In Herring v. State, the Georgia Court of Appeals held that the indictment charging the defendant with 8 counts of incest, child molestation and aggravated sodomy was defective as the State failed to show that it was unable to more narrowly set out the range of dates on which the offenses were alleged to have been committed.
The defendant filed a special demurrer to quash the indictment on the grounds that the State failed to sufficiently narrow the range of dates for the alleged offenses. The trial court overruled the demurrer and the defendant proceeded with an interlocutory appeal.
On appeal, the Court explained that since the appeal was interlocutory, the standard of review is whether the indictment is perfect in form and substance—as opposed to a harmless error analysis which would be applicable after conviction.
The Court began its analysis of this indictment by noting that, generally, an indictment which does not allege a specific date is imperfect in form. The Court has carved out an exception to this general rule though if the State can show that the evidence does not permit it to allege a specific date.

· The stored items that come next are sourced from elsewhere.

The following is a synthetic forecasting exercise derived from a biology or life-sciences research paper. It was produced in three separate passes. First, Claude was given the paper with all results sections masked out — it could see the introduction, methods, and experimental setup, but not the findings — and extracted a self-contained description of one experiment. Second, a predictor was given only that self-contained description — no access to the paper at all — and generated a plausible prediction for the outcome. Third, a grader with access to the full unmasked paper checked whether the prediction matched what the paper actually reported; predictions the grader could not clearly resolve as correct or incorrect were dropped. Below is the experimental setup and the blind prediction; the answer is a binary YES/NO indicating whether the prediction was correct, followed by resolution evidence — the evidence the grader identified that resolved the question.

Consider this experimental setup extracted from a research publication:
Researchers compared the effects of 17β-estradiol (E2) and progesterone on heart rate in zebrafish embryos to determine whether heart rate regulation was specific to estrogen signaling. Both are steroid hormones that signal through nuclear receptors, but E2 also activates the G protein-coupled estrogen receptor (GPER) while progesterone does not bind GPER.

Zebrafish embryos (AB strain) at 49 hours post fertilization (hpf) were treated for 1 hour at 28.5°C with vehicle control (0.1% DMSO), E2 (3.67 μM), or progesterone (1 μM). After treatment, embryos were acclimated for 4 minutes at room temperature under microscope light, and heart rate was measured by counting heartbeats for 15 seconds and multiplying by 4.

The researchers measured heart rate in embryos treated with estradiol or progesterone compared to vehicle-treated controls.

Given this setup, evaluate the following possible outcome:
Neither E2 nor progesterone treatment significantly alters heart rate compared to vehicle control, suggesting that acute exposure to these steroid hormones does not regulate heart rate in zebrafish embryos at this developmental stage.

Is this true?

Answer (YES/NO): NO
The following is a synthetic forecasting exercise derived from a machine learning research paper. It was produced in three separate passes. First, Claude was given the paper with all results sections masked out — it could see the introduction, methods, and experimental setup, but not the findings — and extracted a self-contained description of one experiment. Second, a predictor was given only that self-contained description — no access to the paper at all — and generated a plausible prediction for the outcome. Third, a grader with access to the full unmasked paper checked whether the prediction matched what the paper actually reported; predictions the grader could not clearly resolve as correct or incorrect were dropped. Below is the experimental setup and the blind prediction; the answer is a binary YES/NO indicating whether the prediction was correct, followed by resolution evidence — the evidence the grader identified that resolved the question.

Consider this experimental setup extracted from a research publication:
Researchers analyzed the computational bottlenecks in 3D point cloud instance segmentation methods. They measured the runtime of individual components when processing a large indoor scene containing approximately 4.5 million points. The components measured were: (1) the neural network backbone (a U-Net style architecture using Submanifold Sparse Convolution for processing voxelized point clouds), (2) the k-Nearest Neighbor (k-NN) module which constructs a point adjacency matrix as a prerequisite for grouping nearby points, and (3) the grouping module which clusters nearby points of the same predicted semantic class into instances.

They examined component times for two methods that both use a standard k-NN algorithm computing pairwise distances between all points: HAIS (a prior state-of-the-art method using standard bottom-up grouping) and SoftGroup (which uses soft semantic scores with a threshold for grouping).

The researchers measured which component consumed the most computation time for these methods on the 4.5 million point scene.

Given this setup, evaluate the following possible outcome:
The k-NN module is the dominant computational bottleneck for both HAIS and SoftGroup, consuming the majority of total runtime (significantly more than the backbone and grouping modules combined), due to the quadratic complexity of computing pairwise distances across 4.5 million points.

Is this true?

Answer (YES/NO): YES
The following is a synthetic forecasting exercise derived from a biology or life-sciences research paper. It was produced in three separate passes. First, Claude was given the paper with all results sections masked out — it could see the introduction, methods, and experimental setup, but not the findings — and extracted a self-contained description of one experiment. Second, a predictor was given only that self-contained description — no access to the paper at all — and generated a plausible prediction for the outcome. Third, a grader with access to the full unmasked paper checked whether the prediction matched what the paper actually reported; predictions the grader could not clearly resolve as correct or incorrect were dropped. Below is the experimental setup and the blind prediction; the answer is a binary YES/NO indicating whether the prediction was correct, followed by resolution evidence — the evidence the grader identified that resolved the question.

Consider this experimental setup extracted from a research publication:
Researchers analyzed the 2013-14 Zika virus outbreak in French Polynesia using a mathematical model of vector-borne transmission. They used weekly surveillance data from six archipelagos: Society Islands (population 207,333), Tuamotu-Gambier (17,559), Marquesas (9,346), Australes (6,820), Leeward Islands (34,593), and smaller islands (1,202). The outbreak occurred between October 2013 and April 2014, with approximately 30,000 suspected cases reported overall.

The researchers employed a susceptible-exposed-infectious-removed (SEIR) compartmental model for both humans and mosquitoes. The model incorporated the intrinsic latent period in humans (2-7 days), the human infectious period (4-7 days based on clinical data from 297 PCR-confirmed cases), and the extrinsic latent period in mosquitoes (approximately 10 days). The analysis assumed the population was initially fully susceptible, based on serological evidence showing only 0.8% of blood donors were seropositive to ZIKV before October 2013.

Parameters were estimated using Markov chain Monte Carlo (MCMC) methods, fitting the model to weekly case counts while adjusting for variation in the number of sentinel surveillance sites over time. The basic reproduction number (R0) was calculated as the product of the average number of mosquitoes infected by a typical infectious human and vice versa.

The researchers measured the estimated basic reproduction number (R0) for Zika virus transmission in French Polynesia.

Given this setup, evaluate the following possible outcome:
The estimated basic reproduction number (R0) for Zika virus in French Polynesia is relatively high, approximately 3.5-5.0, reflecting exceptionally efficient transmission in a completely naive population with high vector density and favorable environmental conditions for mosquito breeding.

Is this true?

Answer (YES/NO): NO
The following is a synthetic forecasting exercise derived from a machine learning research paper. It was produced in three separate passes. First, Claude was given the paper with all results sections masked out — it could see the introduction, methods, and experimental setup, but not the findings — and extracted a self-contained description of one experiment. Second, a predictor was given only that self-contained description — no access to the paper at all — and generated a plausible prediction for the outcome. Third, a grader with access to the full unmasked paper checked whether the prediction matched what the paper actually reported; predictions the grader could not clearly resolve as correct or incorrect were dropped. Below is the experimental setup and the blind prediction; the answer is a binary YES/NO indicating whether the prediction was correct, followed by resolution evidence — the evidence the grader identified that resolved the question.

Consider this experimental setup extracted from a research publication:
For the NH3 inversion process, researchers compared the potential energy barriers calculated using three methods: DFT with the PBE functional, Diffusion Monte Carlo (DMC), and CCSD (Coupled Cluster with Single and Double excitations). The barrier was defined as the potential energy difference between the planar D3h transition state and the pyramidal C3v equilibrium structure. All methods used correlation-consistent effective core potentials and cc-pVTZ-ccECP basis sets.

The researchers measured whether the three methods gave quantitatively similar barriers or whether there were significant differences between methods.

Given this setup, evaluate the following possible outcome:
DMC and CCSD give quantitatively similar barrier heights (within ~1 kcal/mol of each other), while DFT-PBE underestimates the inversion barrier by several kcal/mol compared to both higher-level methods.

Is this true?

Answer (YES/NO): NO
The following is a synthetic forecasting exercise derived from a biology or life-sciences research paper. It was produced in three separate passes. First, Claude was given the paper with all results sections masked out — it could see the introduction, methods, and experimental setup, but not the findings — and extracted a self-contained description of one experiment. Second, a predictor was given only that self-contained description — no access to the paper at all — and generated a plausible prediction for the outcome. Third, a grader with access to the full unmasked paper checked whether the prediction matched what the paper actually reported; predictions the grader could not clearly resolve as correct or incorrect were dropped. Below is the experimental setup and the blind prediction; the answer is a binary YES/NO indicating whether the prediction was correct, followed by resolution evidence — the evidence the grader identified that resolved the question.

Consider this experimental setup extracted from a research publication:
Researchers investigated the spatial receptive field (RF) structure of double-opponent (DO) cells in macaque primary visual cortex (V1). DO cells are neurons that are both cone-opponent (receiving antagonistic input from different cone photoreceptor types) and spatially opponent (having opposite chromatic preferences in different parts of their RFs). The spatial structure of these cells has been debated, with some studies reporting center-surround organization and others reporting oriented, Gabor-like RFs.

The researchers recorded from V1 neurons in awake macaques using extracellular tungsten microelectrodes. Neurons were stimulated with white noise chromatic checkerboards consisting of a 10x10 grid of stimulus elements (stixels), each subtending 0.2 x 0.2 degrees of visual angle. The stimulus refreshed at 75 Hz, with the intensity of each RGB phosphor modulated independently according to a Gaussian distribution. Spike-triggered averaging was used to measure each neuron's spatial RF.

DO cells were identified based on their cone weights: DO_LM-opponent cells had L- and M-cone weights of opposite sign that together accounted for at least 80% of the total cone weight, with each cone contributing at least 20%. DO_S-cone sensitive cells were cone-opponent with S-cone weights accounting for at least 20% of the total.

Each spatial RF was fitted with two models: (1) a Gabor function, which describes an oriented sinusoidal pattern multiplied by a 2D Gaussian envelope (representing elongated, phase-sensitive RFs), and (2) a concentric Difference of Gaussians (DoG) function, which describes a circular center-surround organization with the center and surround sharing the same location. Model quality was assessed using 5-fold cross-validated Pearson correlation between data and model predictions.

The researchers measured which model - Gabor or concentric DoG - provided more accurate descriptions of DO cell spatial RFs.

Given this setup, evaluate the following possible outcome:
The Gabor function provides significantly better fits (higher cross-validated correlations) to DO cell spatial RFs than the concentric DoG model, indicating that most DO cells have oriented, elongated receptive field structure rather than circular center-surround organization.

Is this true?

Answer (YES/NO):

This occurs often in child molestation cases where a child is unable to precisely state when an incident occurred.
In this case, the Court of Appeals found that the State actually was able to allege specific dates as to counts 3 and 4 of the indictment. Specifically, the alleged victim had told an investigator precise dates on which the incidents occurred with respect to these counts. The evidence, therefore, showed that the State could reasonably narrow the range of dates on those two counts.
As a result, the Court reversed the trial court’s decision and held that the special demurrer should have been sustained with respect to these counts of the indictment.